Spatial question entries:
****
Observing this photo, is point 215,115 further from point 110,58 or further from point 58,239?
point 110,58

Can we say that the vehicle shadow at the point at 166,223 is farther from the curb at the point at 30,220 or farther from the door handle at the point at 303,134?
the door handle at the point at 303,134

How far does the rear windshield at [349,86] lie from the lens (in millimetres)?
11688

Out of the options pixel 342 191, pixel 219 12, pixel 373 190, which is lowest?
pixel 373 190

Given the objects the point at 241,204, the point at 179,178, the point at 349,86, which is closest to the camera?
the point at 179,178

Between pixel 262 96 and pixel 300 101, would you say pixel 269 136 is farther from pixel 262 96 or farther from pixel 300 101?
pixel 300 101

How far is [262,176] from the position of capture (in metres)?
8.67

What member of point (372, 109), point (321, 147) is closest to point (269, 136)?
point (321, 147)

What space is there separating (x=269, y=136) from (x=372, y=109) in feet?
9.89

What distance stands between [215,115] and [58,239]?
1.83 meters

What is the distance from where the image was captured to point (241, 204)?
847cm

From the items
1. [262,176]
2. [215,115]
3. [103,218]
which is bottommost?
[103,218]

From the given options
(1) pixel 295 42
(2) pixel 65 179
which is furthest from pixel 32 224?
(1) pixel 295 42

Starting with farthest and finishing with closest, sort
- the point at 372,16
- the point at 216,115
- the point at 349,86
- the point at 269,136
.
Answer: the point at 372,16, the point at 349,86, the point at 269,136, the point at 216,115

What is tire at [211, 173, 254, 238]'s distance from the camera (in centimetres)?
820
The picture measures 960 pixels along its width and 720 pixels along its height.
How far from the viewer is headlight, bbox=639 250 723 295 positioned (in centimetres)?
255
****
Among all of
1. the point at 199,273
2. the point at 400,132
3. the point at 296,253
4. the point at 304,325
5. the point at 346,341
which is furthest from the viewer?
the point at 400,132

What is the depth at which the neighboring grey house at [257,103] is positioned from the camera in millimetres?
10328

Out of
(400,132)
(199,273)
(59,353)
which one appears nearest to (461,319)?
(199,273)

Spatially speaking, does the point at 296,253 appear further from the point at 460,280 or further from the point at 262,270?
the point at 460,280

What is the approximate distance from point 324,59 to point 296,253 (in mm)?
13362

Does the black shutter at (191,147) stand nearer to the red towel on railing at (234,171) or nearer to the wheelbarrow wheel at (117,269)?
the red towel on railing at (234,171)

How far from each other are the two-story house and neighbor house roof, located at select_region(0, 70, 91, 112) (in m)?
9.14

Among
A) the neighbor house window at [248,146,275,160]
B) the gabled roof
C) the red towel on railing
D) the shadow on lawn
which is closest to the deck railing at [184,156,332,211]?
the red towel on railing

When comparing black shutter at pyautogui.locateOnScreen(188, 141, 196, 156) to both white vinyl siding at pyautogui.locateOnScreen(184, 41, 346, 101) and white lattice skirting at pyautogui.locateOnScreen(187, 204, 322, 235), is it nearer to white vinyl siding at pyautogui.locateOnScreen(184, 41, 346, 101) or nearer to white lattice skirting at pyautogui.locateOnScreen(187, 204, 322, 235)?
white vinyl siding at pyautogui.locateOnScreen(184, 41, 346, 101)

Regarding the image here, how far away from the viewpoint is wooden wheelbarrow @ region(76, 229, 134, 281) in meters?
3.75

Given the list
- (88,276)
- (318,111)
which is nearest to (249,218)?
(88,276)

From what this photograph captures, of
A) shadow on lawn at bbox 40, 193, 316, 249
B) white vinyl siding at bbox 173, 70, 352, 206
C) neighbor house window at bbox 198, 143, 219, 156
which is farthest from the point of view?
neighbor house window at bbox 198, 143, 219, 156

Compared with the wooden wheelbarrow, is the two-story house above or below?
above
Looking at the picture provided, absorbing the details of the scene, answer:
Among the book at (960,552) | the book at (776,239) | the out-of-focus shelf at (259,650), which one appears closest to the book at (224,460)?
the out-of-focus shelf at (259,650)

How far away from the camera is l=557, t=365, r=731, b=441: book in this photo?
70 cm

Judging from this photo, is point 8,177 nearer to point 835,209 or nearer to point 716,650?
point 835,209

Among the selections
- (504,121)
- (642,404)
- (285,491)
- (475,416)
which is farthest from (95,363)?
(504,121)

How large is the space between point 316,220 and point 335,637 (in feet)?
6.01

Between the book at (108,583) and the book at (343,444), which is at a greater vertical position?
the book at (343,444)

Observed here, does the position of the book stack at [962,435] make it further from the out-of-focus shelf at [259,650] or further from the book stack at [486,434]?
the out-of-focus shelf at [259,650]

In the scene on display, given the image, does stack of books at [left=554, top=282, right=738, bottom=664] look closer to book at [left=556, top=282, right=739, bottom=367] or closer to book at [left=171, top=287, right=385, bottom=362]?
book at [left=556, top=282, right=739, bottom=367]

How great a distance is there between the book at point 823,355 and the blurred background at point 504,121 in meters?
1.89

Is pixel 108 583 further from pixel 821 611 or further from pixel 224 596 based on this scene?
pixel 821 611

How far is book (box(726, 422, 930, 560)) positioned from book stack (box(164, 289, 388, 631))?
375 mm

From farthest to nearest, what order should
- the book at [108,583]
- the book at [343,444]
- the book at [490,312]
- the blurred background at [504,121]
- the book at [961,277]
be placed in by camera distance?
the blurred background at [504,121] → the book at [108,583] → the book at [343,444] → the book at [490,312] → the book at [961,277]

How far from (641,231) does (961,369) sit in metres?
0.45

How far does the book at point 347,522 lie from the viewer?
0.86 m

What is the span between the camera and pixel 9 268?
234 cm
****
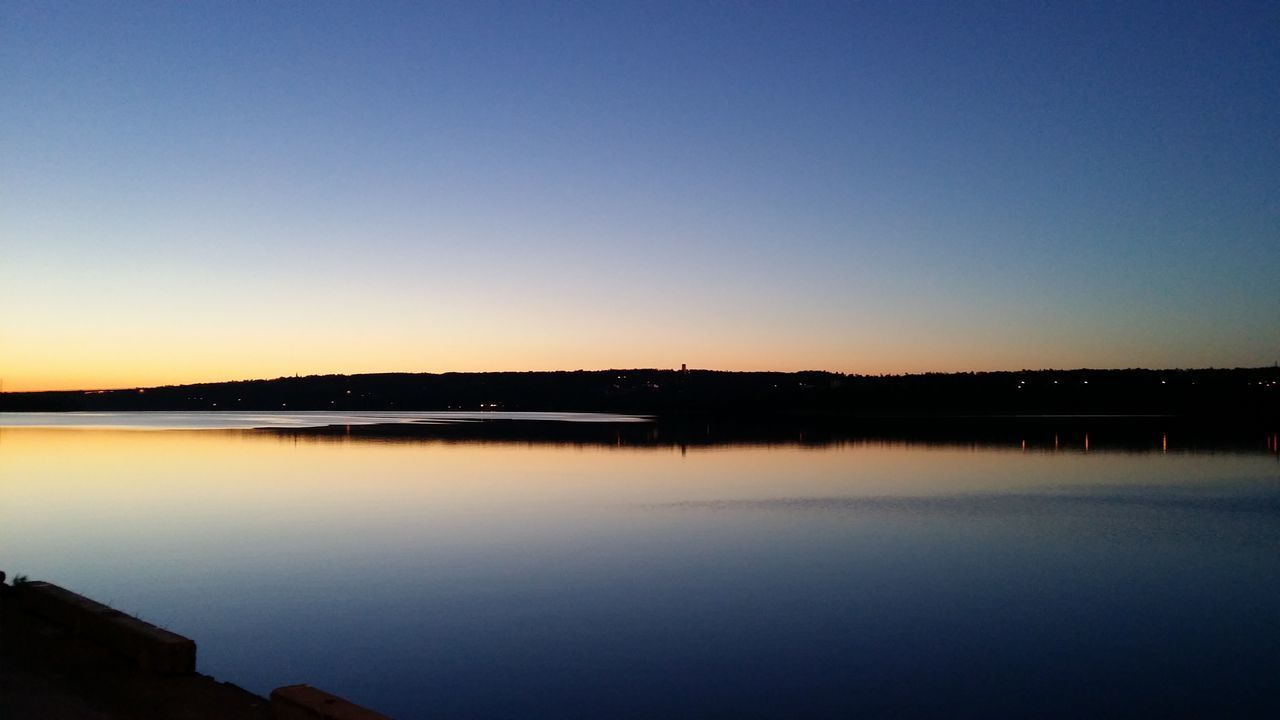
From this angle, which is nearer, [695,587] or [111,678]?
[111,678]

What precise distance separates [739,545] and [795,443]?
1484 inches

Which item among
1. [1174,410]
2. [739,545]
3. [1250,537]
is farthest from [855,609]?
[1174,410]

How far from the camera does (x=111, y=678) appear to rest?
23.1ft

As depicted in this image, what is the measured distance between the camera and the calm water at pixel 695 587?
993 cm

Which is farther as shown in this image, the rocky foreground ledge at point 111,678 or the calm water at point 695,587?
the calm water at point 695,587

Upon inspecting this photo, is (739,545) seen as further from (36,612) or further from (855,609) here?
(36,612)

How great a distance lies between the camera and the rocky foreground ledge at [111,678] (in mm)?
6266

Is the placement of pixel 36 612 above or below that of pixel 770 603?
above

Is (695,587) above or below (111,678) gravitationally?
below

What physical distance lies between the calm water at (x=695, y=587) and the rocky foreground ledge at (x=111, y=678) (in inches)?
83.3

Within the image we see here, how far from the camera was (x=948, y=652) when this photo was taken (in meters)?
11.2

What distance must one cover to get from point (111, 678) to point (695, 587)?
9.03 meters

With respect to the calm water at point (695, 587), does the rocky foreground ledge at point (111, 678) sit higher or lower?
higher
****
▶ [REQUIRED WORK] Show every line from the listing above that contains the string "shelf", and treat uppercase and lowercase letters as different.

▶ [ANSWER FOR THIS EXERCISE]
Among the book at (960,552) | the book at (776,239) | the out-of-focus shelf at (259,650), which one appears closest to the book at (224,460)?
the out-of-focus shelf at (259,650)
Observed here, does the position of the book stack at [962,435] make it further from the out-of-focus shelf at [259,650] or further from the book stack at [486,434]?
the out-of-focus shelf at [259,650]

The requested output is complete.